Start of Supplied material

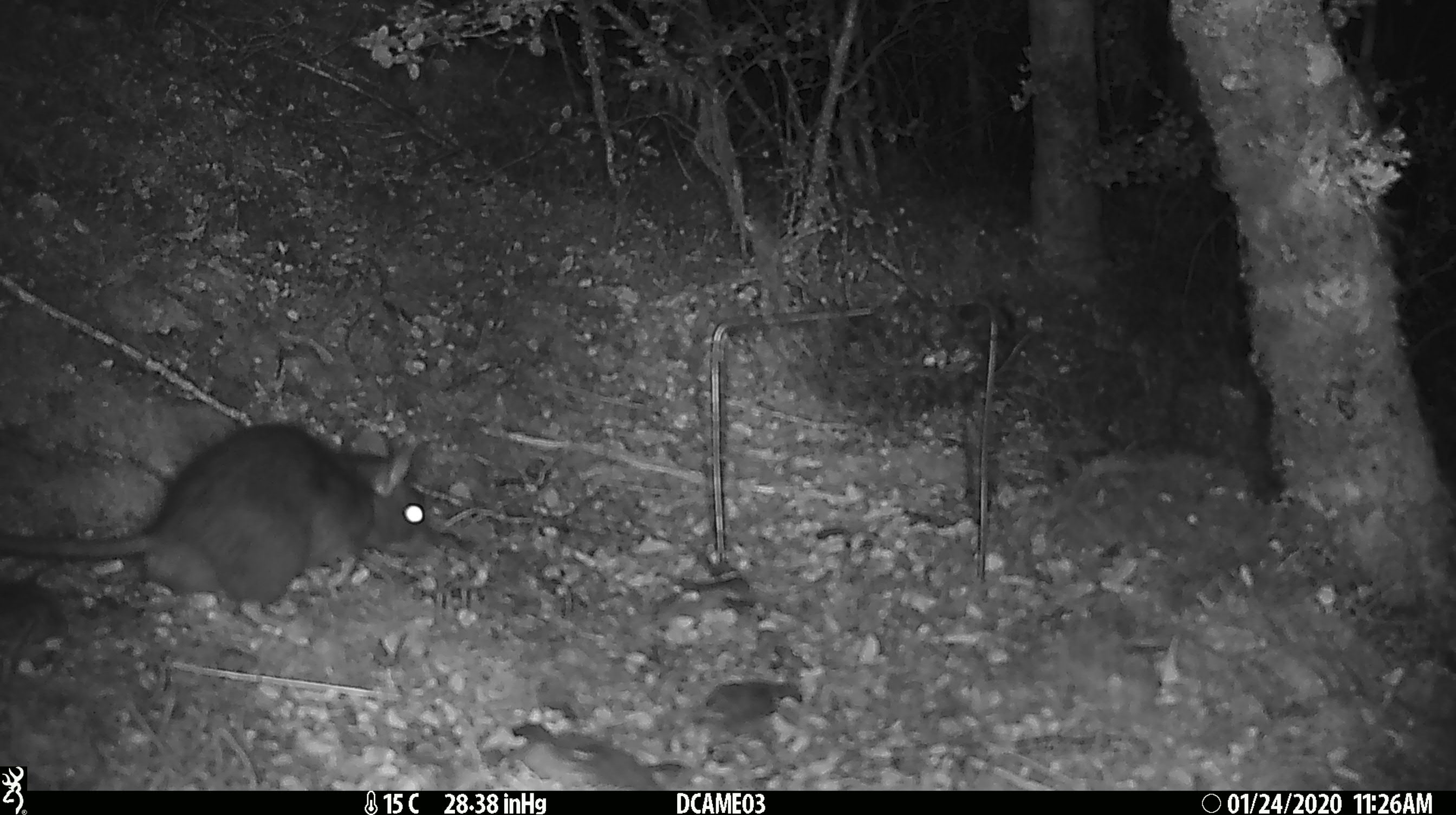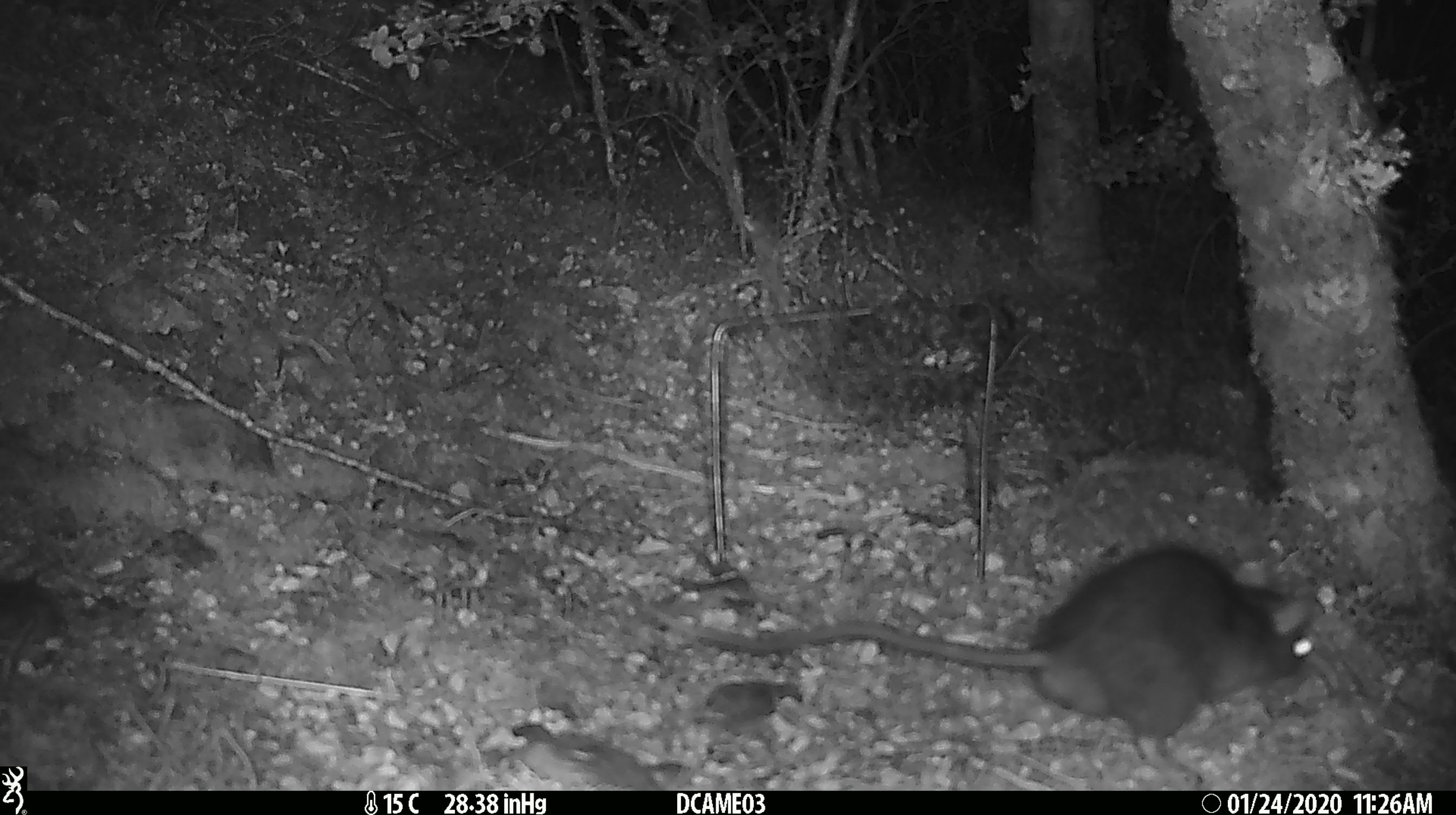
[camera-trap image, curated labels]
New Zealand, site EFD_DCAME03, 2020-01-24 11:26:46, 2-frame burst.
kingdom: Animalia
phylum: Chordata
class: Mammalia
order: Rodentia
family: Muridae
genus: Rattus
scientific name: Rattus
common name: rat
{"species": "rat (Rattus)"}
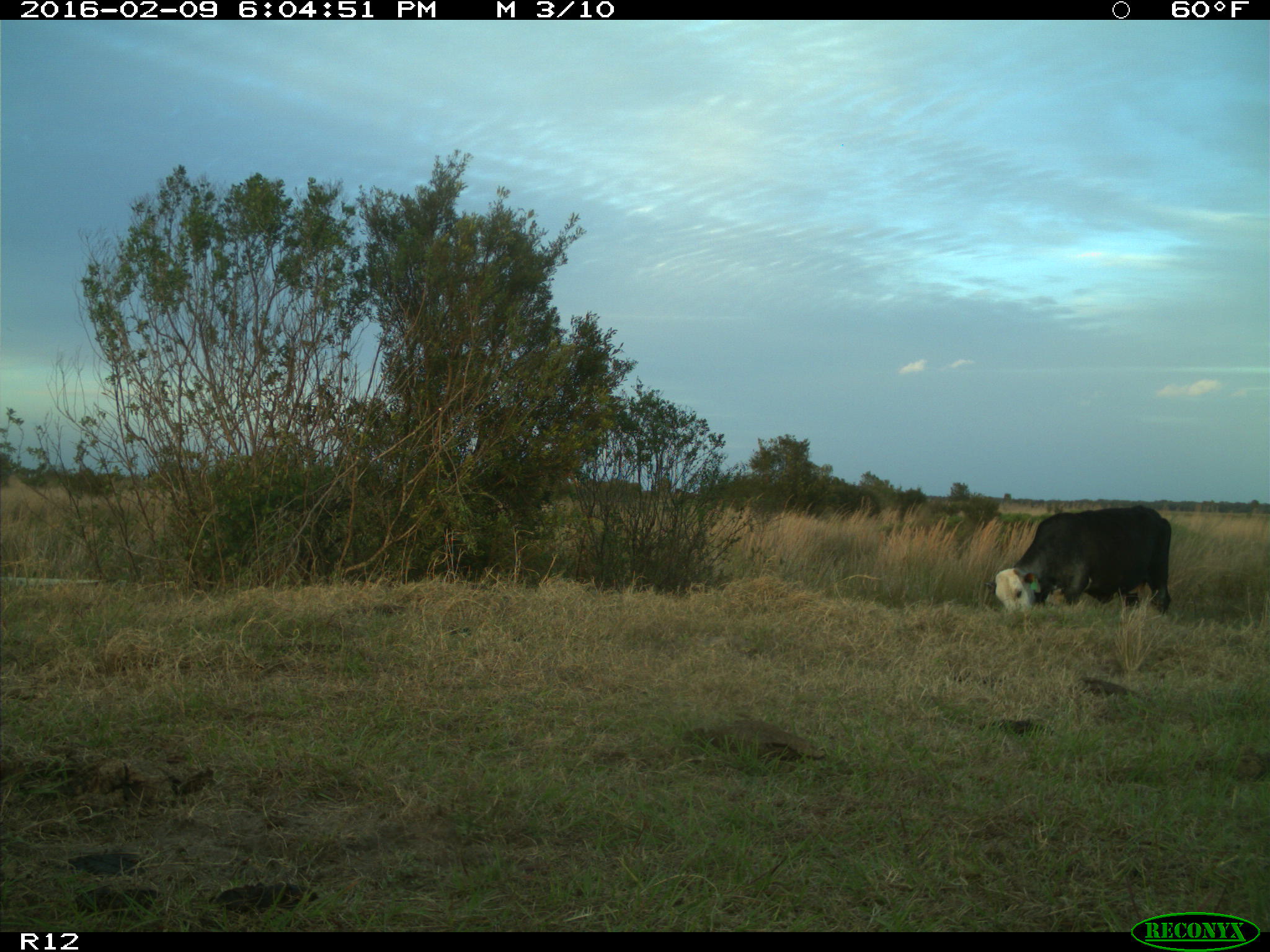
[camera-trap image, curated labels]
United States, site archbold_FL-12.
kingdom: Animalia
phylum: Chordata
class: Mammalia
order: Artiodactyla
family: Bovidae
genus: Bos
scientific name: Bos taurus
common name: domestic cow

End of Supplied material

__Exercise objective__. Counting only those lines of the data above where the word "name" appears, give the number and nothing more.

__Task output__. 4